Não se trata de propor irresponsabilidade
fiscal. A principal crítica ao teto é que ele impede a adoção de políticas
anticíclicas. É algo antigo, proposto nos anos 1940 por Abba Lerner
(1903-1982), que foi, curiosamente, aluno de Hayek, na London School of
Economics, e de Keynes, em Cambridge. A política anticíclica sugere que o
governo deve retirar poder de compra da economia e aumentar impostos quando ela
está muito aquecida. E, em momentos recessivos, deve estimular a economia com
mais gastos e menos impostos. Com a restrição do teto, isso é impossível. Hoje,
num momento crucial em que o mundo investe para fazer a revolução
tecnológico-industrial baseada na economia de baixo carbono, o governo
brasileiro está praticamente impedido de investir. Terão os candidatos coragem
de tomar posição sobre o teto de gastos?
Reforma tributária
Reforma tributária: a pilha de projetos
conflitantes vagando no Congresso indica que não haverá reforma relevante no
atual governo, mas ela é necessária.
A primeira mudança seria nos impostos
indiretos que atingem diferentemente os vários setores. A reforma estabeleceria
equidade nas cargas tributárias. Hoje, a indústria, que precisa se modernizar
tecnologicamente, paga 4 a 5 vezes mais que a agricultura e os serviços em relação
ao valor adicionado. O sistema tributário anti-indústria teria que ser
corrigido.
Outro ponto da reforma seriam as taxações
diretas, como o Imposto de Renda. Em vez de criar Imposto sobre Fortunas,
Oreiro sugere maior taxação da propriedade com IPTU e ITR. Porque as fortunas
podem ser facilmente transferidas para paraísos fiscais, e as propriedades,
não.
Além disso, há consenso sobre tributação de
lucros e dividendos e aumento da alíquota para altas rendas. Outro ponto é a
pejotização, estimulada pela reforma trabalhista do governo Temer e que
prejudica muito a arrecadação do IR e da Previdência. Profissionais liberais
que ganham mais de R$ 1 milhão por ano, por exemplo, pagam apenas 6% de
imposto, e celetistas, 27,5%. O que pensam os candidatos sobre isso?
Controle de capitais
Controle de capitais: economistas, entre
eles Oreiro, consideram que o Brasil tem uma das economias financeiramente mais
abertas do mundo. Estaríamos fazendo, há décadas, o contrário do que fizeram os
países do Leste Asiático, que adotaram rígida política de controle de entrada e
saída de capitais e generosa abertura comercial, com estímulo às exportações de
manufaturados. Aqui, abrimos a conta de capitais e fechamos a de comércio.

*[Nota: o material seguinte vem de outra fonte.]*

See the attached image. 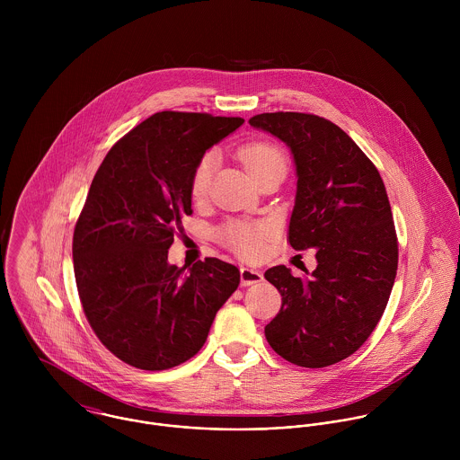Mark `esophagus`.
<instances>
[{
  "label": "esophagus",
  "mask_w": 460,
  "mask_h": 460,
  "mask_svg": "<svg viewBox=\"0 0 460 460\" xmlns=\"http://www.w3.org/2000/svg\"><path fill=\"white\" fill-rule=\"evenodd\" d=\"M263 279L262 270L255 269V267H241V283L244 287L250 285H257Z\"/></svg>",
  "instance_id": "1"
}]
</instances>
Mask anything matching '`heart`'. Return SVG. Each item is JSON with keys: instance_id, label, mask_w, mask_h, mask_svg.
Returning <instances> with one entry per match:
<instances>
[{"instance_id": "1", "label": "heart", "mask_w": 460, "mask_h": 460, "mask_svg": "<svg viewBox=\"0 0 460 460\" xmlns=\"http://www.w3.org/2000/svg\"><path fill=\"white\" fill-rule=\"evenodd\" d=\"M243 164L246 166L252 177H257L263 172L279 166L287 168L285 154L272 143L255 141L241 148L239 152ZM216 155L212 152L205 154L198 161L193 175H191V195L201 198L207 193ZM270 226L265 223H252V221H230L221 228V241L230 246L234 252L246 259H255L262 253L263 241L269 235Z\"/></svg>"}]
</instances>
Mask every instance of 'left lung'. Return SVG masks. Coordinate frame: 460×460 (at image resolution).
Segmentation results:
<instances>
[{"mask_svg":"<svg viewBox=\"0 0 460 460\" xmlns=\"http://www.w3.org/2000/svg\"><path fill=\"white\" fill-rule=\"evenodd\" d=\"M250 126L290 148L297 191L288 241L297 252L317 250L310 278H294L285 265L265 270L281 294L265 338L297 367L334 365L367 341L394 288L398 244L385 182L350 136L323 117L262 113Z\"/></svg>","mask_w":460,"mask_h":460,"instance_id":"left-lung-1","label":"left lung"}]
</instances>
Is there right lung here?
<instances>
[{
	"label": "right lung",
	"instance_id": "right-lung-1",
	"mask_svg": "<svg viewBox=\"0 0 460 460\" xmlns=\"http://www.w3.org/2000/svg\"><path fill=\"white\" fill-rule=\"evenodd\" d=\"M239 117L161 111L119 139L99 166L74 228L72 259L84 315L102 345L141 370H168L203 347L241 272L219 259L168 262L191 175Z\"/></svg>",
	"mask_w": 460,
	"mask_h": 460
}]
</instances>
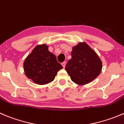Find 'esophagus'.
<instances>
[{"mask_svg": "<svg viewBox=\"0 0 124 124\" xmlns=\"http://www.w3.org/2000/svg\"><path fill=\"white\" fill-rule=\"evenodd\" d=\"M62 65L63 66V68H65V65H66V62H62Z\"/></svg>", "mask_w": 124, "mask_h": 124, "instance_id": "1", "label": "esophagus"}]
</instances>
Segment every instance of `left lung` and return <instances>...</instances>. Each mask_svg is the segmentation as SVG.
<instances>
[{
  "instance_id": "8db88e82",
  "label": "left lung",
  "mask_w": 124,
  "mask_h": 124,
  "mask_svg": "<svg viewBox=\"0 0 124 124\" xmlns=\"http://www.w3.org/2000/svg\"><path fill=\"white\" fill-rule=\"evenodd\" d=\"M71 59L65 67L68 75L75 84L85 85L100 74L102 63L98 54L86 43L79 42L72 48Z\"/></svg>"
}]
</instances>
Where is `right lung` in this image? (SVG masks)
Segmentation results:
<instances>
[{
  "mask_svg": "<svg viewBox=\"0 0 124 124\" xmlns=\"http://www.w3.org/2000/svg\"><path fill=\"white\" fill-rule=\"evenodd\" d=\"M62 68L56 56L49 51L48 46L46 44L36 46L23 62L26 76L38 85L51 82L57 71Z\"/></svg>",
  "mask_w": 124,
  "mask_h": 124,
  "instance_id": "add662e5",
  "label": "right lung"
}]
</instances>
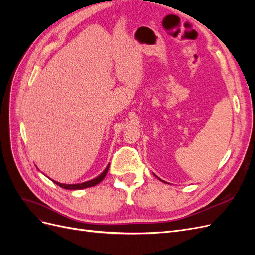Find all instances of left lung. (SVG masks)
<instances>
[{
    "label": "left lung",
    "instance_id": "obj_1",
    "mask_svg": "<svg viewBox=\"0 0 255 255\" xmlns=\"http://www.w3.org/2000/svg\"><path fill=\"white\" fill-rule=\"evenodd\" d=\"M155 176H156V175H155ZM157 179H158V180H160V179H159V177H157ZM160 181H163V180H160ZM163 182H164V181H163Z\"/></svg>",
    "mask_w": 255,
    "mask_h": 255
}]
</instances>
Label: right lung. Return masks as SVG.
I'll use <instances>...</instances> for the list:
<instances>
[{
	"instance_id": "right-lung-1",
	"label": "right lung",
	"mask_w": 255,
	"mask_h": 255,
	"mask_svg": "<svg viewBox=\"0 0 255 255\" xmlns=\"http://www.w3.org/2000/svg\"><path fill=\"white\" fill-rule=\"evenodd\" d=\"M109 168H110V164L107 165V167L105 168V170L100 174L99 176H97L96 179L94 180H90V181H87V182H84V183H81V184H61V183H58L56 181H53L54 183H55L56 185H58L59 187L61 188H65V189H70V190H76V189H84V188H88V187H92L95 186V185L99 184L101 181H103V179L105 177L107 171H109Z\"/></svg>"
}]
</instances>
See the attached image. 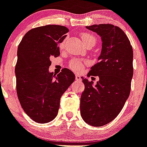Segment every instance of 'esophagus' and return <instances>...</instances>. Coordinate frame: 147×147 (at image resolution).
<instances>
[{"label":"esophagus","mask_w":147,"mask_h":147,"mask_svg":"<svg viewBox=\"0 0 147 147\" xmlns=\"http://www.w3.org/2000/svg\"><path fill=\"white\" fill-rule=\"evenodd\" d=\"M76 81H81V80H82V78H81V77H80L79 76L76 75Z\"/></svg>","instance_id":"34e87169"}]
</instances>
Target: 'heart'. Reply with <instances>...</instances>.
Wrapping results in <instances>:
<instances>
[{
  "label": "heart",
  "mask_w": 147,
  "mask_h": 147,
  "mask_svg": "<svg viewBox=\"0 0 147 147\" xmlns=\"http://www.w3.org/2000/svg\"><path fill=\"white\" fill-rule=\"evenodd\" d=\"M82 39L84 45H87V44H93L94 45L95 43H96V38L93 34H89V33H83L82 34ZM64 45H65V40H63V42L60 43L59 47L63 48V47H64ZM69 65L71 69L76 71H81L83 69V67H84L83 63L81 61H79V60H77V59L72 60L70 63Z\"/></svg>",
  "instance_id": "b5f03b06"
}]
</instances>
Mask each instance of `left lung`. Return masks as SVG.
Segmentation results:
<instances>
[{"instance_id":"8db88e82","label":"left lung","mask_w":147,"mask_h":147,"mask_svg":"<svg viewBox=\"0 0 147 147\" xmlns=\"http://www.w3.org/2000/svg\"><path fill=\"white\" fill-rule=\"evenodd\" d=\"M101 38L98 63L88 76H98L94 85L82 77L84 90L81 96L82 119L91 126L100 127L114 120L123 108L131 91L133 77V49L125 32L111 24L86 26Z\"/></svg>"}]
</instances>
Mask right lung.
Segmentation results:
<instances>
[{"mask_svg": "<svg viewBox=\"0 0 147 147\" xmlns=\"http://www.w3.org/2000/svg\"><path fill=\"white\" fill-rule=\"evenodd\" d=\"M69 29L57 25L32 28L17 50L15 67L16 92L26 115L38 123L56 118L62 95L75 81L71 70L64 68L57 76L49 71L51 57H59V47Z\"/></svg>", "mask_w": 147, "mask_h": 147, "instance_id": "right-lung-1", "label": "right lung"}]
</instances>
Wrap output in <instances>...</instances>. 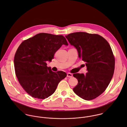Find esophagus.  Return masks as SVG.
Here are the masks:
<instances>
[{
  "instance_id": "1",
  "label": "esophagus",
  "mask_w": 127,
  "mask_h": 127,
  "mask_svg": "<svg viewBox=\"0 0 127 127\" xmlns=\"http://www.w3.org/2000/svg\"><path fill=\"white\" fill-rule=\"evenodd\" d=\"M73 76V75L71 73H68L67 74V77H69V78H71Z\"/></svg>"
}]
</instances>
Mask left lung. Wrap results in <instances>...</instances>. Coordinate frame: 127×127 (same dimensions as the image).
<instances>
[{
	"instance_id": "left-lung-1",
	"label": "left lung",
	"mask_w": 127,
	"mask_h": 127,
	"mask_svg": "<svg viewBox=\"0 0 127 127\" xmlns=\"http://www.w3.org/2000/svg\"><path fill=\"white\" fill-rule=\"evenodd\" d=\"M65 37L77 49L88 71L85 75L73 74L78 81L73 91L84 100H93L105 91L112 78L115 58L111 47L105 38L96 34L75 32Z\"/></svg>"
}]
</instances>
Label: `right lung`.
Returning a JSON list of instances; mask_svg holds the SVG:
<instances>
[{
  "label": "right lung",
  "instance_id": "obj_1",
  "mask_svg": "<svg viewBox=\"0 0 127 127\" xmlns=\"http://www.w3.org/2000/svg\"><path fill=\"white\" fill-rule=\"evenodd\" d=\"M63 44L68 45L63 35L37 34L20 44L14 57L16 75L22 88L32 97L44 99L54 93L66 73L53 72L47 66Z\"/></svg>",
  "mask_w": 127,
  "mask_h": 127
}]
</instances>
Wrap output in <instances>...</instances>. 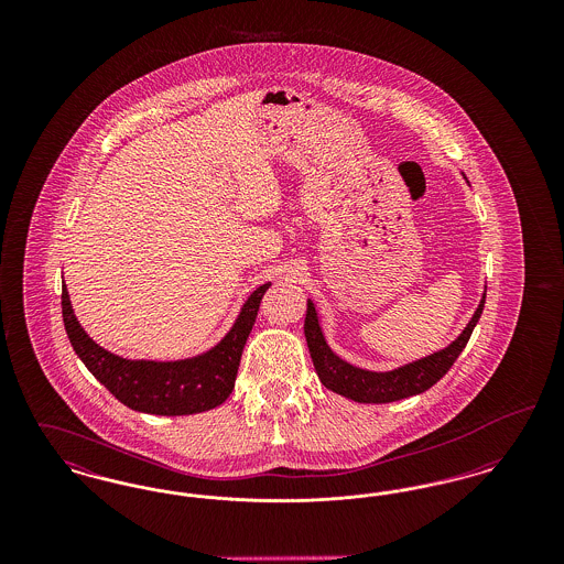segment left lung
Wrapping results in <instances>:
<instances>
[{"label": "left lung", "mask_w": 564, "mask_h": 564, "mask_svg": "<svg viewBox=\"0 0 564 564\" xmlns=\"http://www.w3.org/2000/svg\"><path fill=\"white\" fill-rule=\"evenodd\" d=\"M484 302H486V294L482 295V302L476 308L471 322L467 323V327L463 329V334L456 338L453 345H448L440 352H433L425 359H419L414 364L398 368L393 372H368V370L350 366L338 355H334V350L327 347V343L323 338L319 317H317L315 304L311 300H308V308H306L304 336H306L317 376L329 391L359 403L398 402V400H405V398L427 391L453 368L456 357L469 343V336H471L476 323L482 317Z\"/></svg>", "instance_id": "obj_1"}]
</instances>
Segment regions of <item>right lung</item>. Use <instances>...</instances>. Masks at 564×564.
Segmentation results:
<instances>
[{
    "instance_id": "right-lung-1",
    "label": "right lung",
    "mask_w": 564,
    "mask_h": 564,
    "mask_svg": "<svg viewBox=\"0 0 564 564\" xmlns=\"http://www.w3.org/2000/svg\"><path fill=\"white\" fill-rule=\"evenodd\" d=\"M269 288L270 283H267L251 294L235 327L215 349L194 359L166 364L122 359L95 345L74 317L65 285L61 292V306L72 347L78 352L84 366L118 402L145 414L184 416L212 410L226 402L232 393L245 343Z\"/></svg>"
}]
</instances>
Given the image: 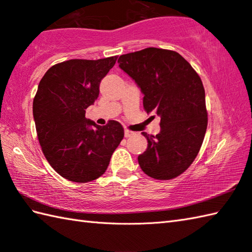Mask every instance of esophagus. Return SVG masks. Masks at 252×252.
<instances>
[{
	"label": "esophagus",
	"mask_w": 252,
	"mask_h": 252,
	"mask_svg": "<svg viewBox=\"0 0 252 252\" xmlns=\"http://www.w3.org/2000/svg\"><path fill=\"white\" fill-rule=\"evenodd\" d=\"M133 134H134V132H132V131L127 130V129L125 130V136H126V137H130V136H132Z\"/></svg>",
	"instance_id": "34e87169"
}]
</instances>
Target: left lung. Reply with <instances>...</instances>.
Returning a JSON list of instances; mask_svg holds the SVG:
<instances>
[{"label":"left lung","mask_w":252,"mask_h":252,"mask_svg":"<svg viewBox=\"0 0 252 252\" xmlns=\"http://www.w3.org/2000/svg\"><path fill=\"white\" fill-rule=\"evenodd\" d=\"M118 63L141 88L145 111L160 117L159 134L143 132L148 146L138 164L153 179H174L194 161L206 134L201 79L184 57L170 50L147 47L121 55Z\"/></svg>","instance_id":"obj_1"}]
</instances>
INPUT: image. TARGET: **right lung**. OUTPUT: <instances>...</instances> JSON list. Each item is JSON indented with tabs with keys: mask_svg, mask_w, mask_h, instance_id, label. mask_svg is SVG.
<instances>
[{
	"mask_svg": "<svg viewBox=\"0 0 252 252\" xmlns=\"http://www.w3.org/2000/svg\"><path fill=\"white\" fill-rule=\"evenodd\" d=\"M117 58L56 63L37 87L32 109L42 152L52 168L71 182L87 183L103 175L125 136L118 121L100 126L85 118Z\"/></svg>",
	"mask_w": 252,
	"mask_h": 252,
	"instance_id": "right-lung-1",
	"label": "right lung"
}]
</instances>
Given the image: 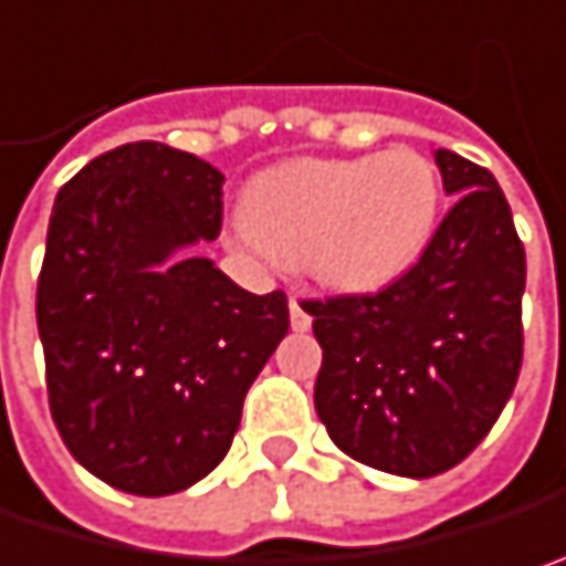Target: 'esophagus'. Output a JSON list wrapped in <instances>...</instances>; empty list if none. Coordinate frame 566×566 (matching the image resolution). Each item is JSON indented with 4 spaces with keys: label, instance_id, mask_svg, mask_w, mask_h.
Listing matches in <instances>:
<instances>
[{
    "label": "esophagus",
    "instance_id": "1",
    "mask_svg": "<svg viewBox=\"0 0 566 566\" xmlns=\"http://www.w3.org/2000/svg\"><path fill=\"white\" fill-rule=\"evenodd\" d=\"M287 311H291V331L304 334L311 331V314H307V297L301 291H291L287 297Z\"/></svg>",
    "mask_w": 566,
    "mask_h": 566
}]
</instances>
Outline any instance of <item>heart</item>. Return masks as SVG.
<instances>
[{"label":"heart","instance_id":"heart-1","mask_svg":"<svg viewBox=\"0 0 566 566\" xmlns=\"http://www.w3.org/2000/svg\"><path fill=\"white\" fill-rule=\"evenodd\" d=\"M440 213V175L415 148L359 158H301L262 171L235 220L259 259L304 265L336 294L398 282L428 249Z\"/></svg>","mask_w":566,"mask_h":566}]
</instances>
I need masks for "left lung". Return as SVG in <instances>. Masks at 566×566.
<instances>
[{
  "mask_svg": "<svg viewBox=\"0 0 566 566\" xmlns=\"http://www.w3.org/2000/svg\"><path fill=\"white\" fill-rule=\"evenodd\" d=\"M457 197L424 255L379 294L307 301L314 408L353 460L428 480L476 450L522 369L525 249L486 168L434 151Z\"/></svg>",
  "mask_w": 566,
  "mask_h": 566,
  "instance_id": "obj_1",
  "label": "left lung"
}]
</instances>
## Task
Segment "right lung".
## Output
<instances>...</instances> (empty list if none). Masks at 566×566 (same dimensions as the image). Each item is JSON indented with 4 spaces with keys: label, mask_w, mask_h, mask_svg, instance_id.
Segmentation results:
<instances>
[{
    "label": "right lung",
    "mask_w": 566,
    "mask_h": 566,
    "mask_svg": "<svg viewBox=\"0 0 566 566\" xmlns=\"http://www.w3.org/2000/svg\"><path fill=\"white\" fill-rule=\"evenodd\" d=\"M223 180L190 151L129 142L51 210L38 279L51 415L80 467L132 495L220 467L287 334L282 291L249 294L193 252L220 235Z\"/></svg>",
    "instance_id": "obj_1"
}]
</instances>
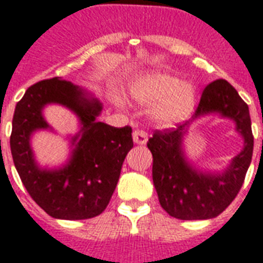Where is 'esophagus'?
I'll return each instance as SVG.
<instances>
[{"mask_svg":"<svg viewBox=\"0 0 263 263\" xmlns=\"http://www.w3.org/2000/svg\"><path fill=\"white\" fill-rule=\"evenodd\" d=\"M132 138H134V142L136 145H145L147 142V134L142 129H135L132 132Z\"/></svg>","mask_w":263,"mask_h":263,"instance_id":"1","label":"esophagus"}]
</instances>
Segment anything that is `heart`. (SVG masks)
<instances>
[{"instance_id": "heart-1", "label": "heart", "mask_w": 263, "mask_h": 263, "mask_svg": "<svg viewBox=\"0 0 263 263\" xmlns=\"http://www.w3.org/2000/svg\"><path fill=\"white\" fill-rule=\"evenodd\" d=\"M136 103L153 106L152 118L161 125L180 123L193 113L197 91L192 83H183L178 76L154 70L140 76L131 87Z\"/></svg>"}]
</instances>
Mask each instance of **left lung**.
Instances as JSON below:
<instances>
[{
    "instance_id": "1",
    "label": "left lung",
    "mask_w": 263,
    "mask_h": 263,
    "mask_svg": "<svg viewBox=\"0 0 263 263\" xmlns=\"http://www.w3.org/2000/svg\"><path fill=\"white\" fill-rule=\"evenodd\" d=\"M210 112L232 118L245 138L243 150L220 174L194 168L181 150V139L191 121ZM147 147L153 154V183L161 207L182 220L215 218L237 196L251 164L254 136L247 103L226 80H215L204 88L192 120L178 124L176 128L157 129Z\"/></svg>"
}]
</instances>
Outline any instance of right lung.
<instances>
[{"mask_svg":"<svg viewBox=\"0 0 263 263\" xmlns=\"http://www.w3.org/2000/svg\"><path fill=\"white\" fill-rule=\"evenodd\" d=\"M58 103L78 114L83 128L76 149L59 170H41L33 161L29 136L47 127L43 106ZM102 105L59 77L38 81L17 102L12 120L11 152L16 171L34 201L58 219H88L105 211L117 186L124 158L132 149V128H116L96 117Z\"/></svg>","mask_w":263,"mask_h":263,"instance_id":"1","label":"right lung"}]
</instances>
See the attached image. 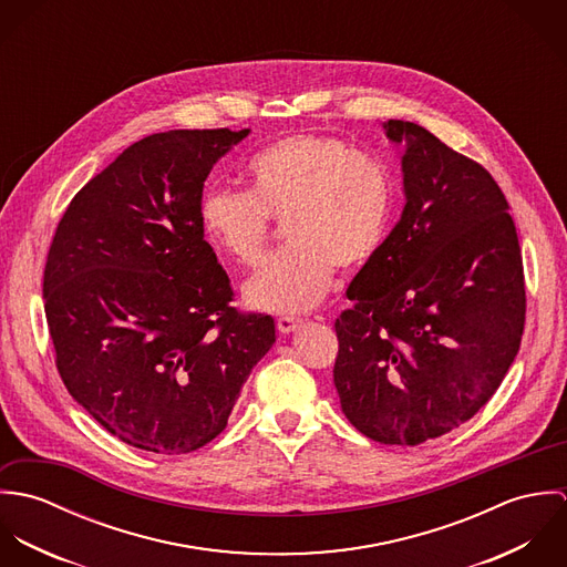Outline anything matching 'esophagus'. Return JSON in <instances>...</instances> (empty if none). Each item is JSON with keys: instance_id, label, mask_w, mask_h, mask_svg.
<instances>
[{"instance_id": "obj_1", "label": "esophagus", "mask_w": 567, "mask_h": 567, "mask_svg": "<svg viewBox=\"0 0 567 567\" xmlns=\"http://www.w3.org/2000/svg\"><path fill=\"white\" fill-rule=\"evenodd\" d=\"M301 319H295V317H279L277 319V329L281 331V333H290V331H295L297 327H301Z\"/></svg>"}]
</instances>
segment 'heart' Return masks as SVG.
I'll return each instance as SVG.
<instances>
[{
  "label": "heart",
  "mask_w": 567,
  "mask_h": 567,
  "mask_svg": "<svg viewBox=\"0 0 567 567\" xmlns=\"http://www.w3.org/2000/svg\"><path fill=\"white\" fill-rule=\"evenodd\" d=\"M248 192L212 187L200 200L207 238L243 266H257L272 223L288 248L246 284V299L270 312H306L323 301L336 268H364L386 240L395 183L389 167L324 133H295L246 165Z\"/></svg>",
  "instance_id": "obj_1"
}]
</instances>
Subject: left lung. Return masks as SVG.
Segmentation results:
<instances>
[{
  "mask_svg": "<svg viewBox=\"0 0 567 567\" xmlns=\"http://www.w3.org/2000/svg\"><path fill=\"white\" fill-rule=\"evenodd\" d=\"M405 142L402 220L347 288L333 384L369 439L421 445L470 421L502 384L524 323L522 248L485 167L419 124Z\"/></svg>",
  "mask_w": 567,
  "mask_h": 567,
  "instance_id": "left-lung-1",
  "label": "left lung"
}]
</instances>
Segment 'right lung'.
<instances>
[{"instance_id": "1", "label": "right lung", "mask_w": 567, "mask_h": 567, "mask_svg": "<svg viewBox=\"0 0 567 567\" xmlns=\"http://www.w3.org/2000/svg\"><path fill=\"white\" fill-rule=\"evenodd\" d=\"M248 128L167 131L128 146L65 209L43 301L70 395L120 441L187 454L214 441L275 321L234 306L200 225L203 185Z\"/></svg>"}]
</instances>
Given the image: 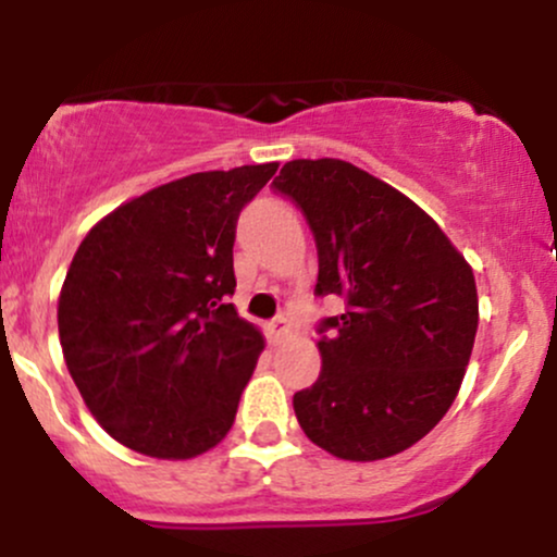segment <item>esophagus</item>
Segmentation results:
<instances>
[{"label": "esophagus", "mask_w": 557, "mask_h": 557, "mask_svg": "<svg viewBox=\"0 0 557 557\" xmlns=\"http://www.w3.org/2000/svg\"><path fill=\"white\" fill-rule=\"evenodd\" d=\"M270 335H272V343H283L287 337H293V322L287 317H277L274 322L270 324Z\"/></svg>", "instance_id": "obj_1"}]
</instances>
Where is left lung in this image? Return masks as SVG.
I'll list each match as a JSON object with an SVG mask.
<instances>
[{"label": "left lung", "mask_w": 557, "mask_h": 557, "mask_svg": "<svg viewBox=\"0 0 557 557\" xmlns=\"http://www.w3.org/2000/svg\"><path fill=\"white\" fill-rule=\"evenodd\" d=\"M274 188L304 209L322 324V374L293 395L300 430L343 461H382L430 434L461 389L479 324L474 270L419 203L343 159H293Z\"/></svg>", "instance_id": "1"}]
</instances>
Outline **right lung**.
<instances>
[{
  "label": "right lung",
  "mask_w": 557,
  "mask_h": 557,
  "mask_svg": "<svg viewBox=\"0 0 557 557\" xmlns=\"http://www.w3.org/2000/svg\"><path fill=\"white\" fill-rule=\"evenodd\" d=\"M277 162L194 172L101 216L57 304L67 372L101 430L140 456L185 461L225 440L264 350L238 317L240 209Z\"/></svg>",
  "instance_id": "obj_1"
}]
</instances>
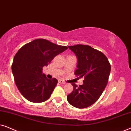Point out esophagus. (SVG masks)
Here are the masks:
<instances>
[{
  "mask_svg": "<svg viewBox=\"0 0 131 131\" xmlns=\"http://www.w3.org/2000/svg\"><path fill=\"white\" fill-rule=\"evenodd\" d=\"M58 83H60L61 84H65L66 82H64V81H63V80H62L60 79V80H58Z\"/></svg>",
  "mask_w": 131,
  "mask_h": 131,
  "instance_id": "esophagus-1",
  "label": "esophagus"
}]
</instances>
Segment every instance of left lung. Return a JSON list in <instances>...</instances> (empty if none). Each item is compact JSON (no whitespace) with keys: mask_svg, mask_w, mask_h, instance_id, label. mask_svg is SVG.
<instances>
[{"mask_svg":"<svg viewBox=\"0 0 131 131\" xmlns=\"http://www.w3.org/2000/svg\"><path fill=\"white\" fill-rule=\"evenodd\" d=\"M68 47L78 58V69L74 74L80 78H84V80L83 85L79 86L71 84L73 91L67 95V101L76 108H86L99 99L106 87L110 64L103 52L90 46L76 45Z\"/></svg>","mask_w":131,"mask_h":131,"instance_id":"obj_1","label":"left lung"}]
</instances>
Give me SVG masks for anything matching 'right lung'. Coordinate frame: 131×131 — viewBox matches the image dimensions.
<instances>
[{"mask_svg": "<svg viewBox=\"0 0 131 131\" xmlns=\"http://www.w3.org/2000/svg\"><path fill=\"white\" fill-rule=\"evenodd\" d=\"M67 48L39 39L18 50L14 58L12 71L17 87L25 98L32 103H42L49 99L58 80L46 78L42 68Z\"/></svg>", "mask_w": 131, "mask_h": 131, "instance_id": "1", "label": "right lung"}]
</instances>
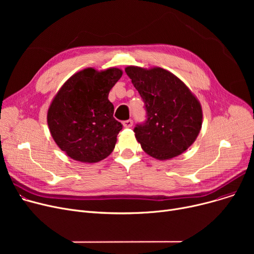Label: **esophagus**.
Instances as JSON below:
<instances>
[{
  "label": "esophagus",
  "instance_id": "obj_1",
  "mask_svg": "<svg viewBox=\"0 0 254 254\" xmlns=\"http://www.w3.org/2000/svg\"><path fill=\"white\" fill-rule=\"evenodd\" d=\"M124 127H130L132 126V120L131 119H127V120H125V122L123 123Z\"/></svg>",
  "mask_w": 254,
  "mask_h": 254
}]
</instances>
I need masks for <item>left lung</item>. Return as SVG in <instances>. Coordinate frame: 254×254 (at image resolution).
<instances>
[{"label":"left lung","mask_w":254,"mask_h":254,"mask_svg":"<svg viewBox=\"0 0 254 254\" xmlns=\"http://www.w3.org/2000/svg\"><path fill=\"white\" fill-rule=\"evenodd\" d=\"M126 73L144 102L146 119L134 128L143 150L162 161L184 152L202 127L201 105L191 91L162 68L127 66Z\"/></svg>","instance_id":"8db88e82"}]
</instances>
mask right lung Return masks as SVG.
Masks as SVG:
<instances>
[{"instance_id":"right-lung-1","label":"right lung","mask_w":254,"mask_h":254,"mask_svg":"<svg viewBox=\"0 0 254 254\" xmlns=\"http://www.w3.org/2000/svg\"><path fill=\"white\" fill-rule=\"evenodd\" d=\"M123 76L111 68L84 69L73 75L53 99L47 113L51 136L75 161L97 163L114 149L123 125L113 117L110 89Z\"/></svg>"}]
</instances>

A liberalização financeira permite a
entrada e saída de uma enxurrada de capitais especulativos de curto prazo, que
tem levado à valorização do câmbio, inflação, alta dos juros e destruição da
indústria, que hoje responde por apenas 10% do PIB, menos que em 1947. E o país
virou “um fazendão”, diz Oreiro. Commodities respondem por 70% das exportações,
como mostrou a repórter Marta Watanabe, no Valor.
Caminhos
Outros temas exigem tomada de posição dos
candidatos, naturalmente. Mas esses três são importantes porque definem o
caminho que vão trilhar para buscar crescimento econômico, criação de empregos
e redução de desigualdades, estes sim objetivos indiscutíveis e que estarão no
papel em qualquer programa de governo.
Em que lado estarão os candidatos no embate
global entre a presença do Estado e o neoliberalismo? Paradoxalmente, como
observou Anne Krueger em artigo no Valor (27/9/21),
a China cresce em grande medida porque abandonou políticas econômicas
anteriores e adotou um sistema mais orientado pelo mercado. Enquanto isso, os
EUA, sob Trump e agora sob Biden, atenuam o liberalismo e a crença no mercado
em favor de intervenções estatais, ao estilo chinês.
Dá para enxergar um caminho.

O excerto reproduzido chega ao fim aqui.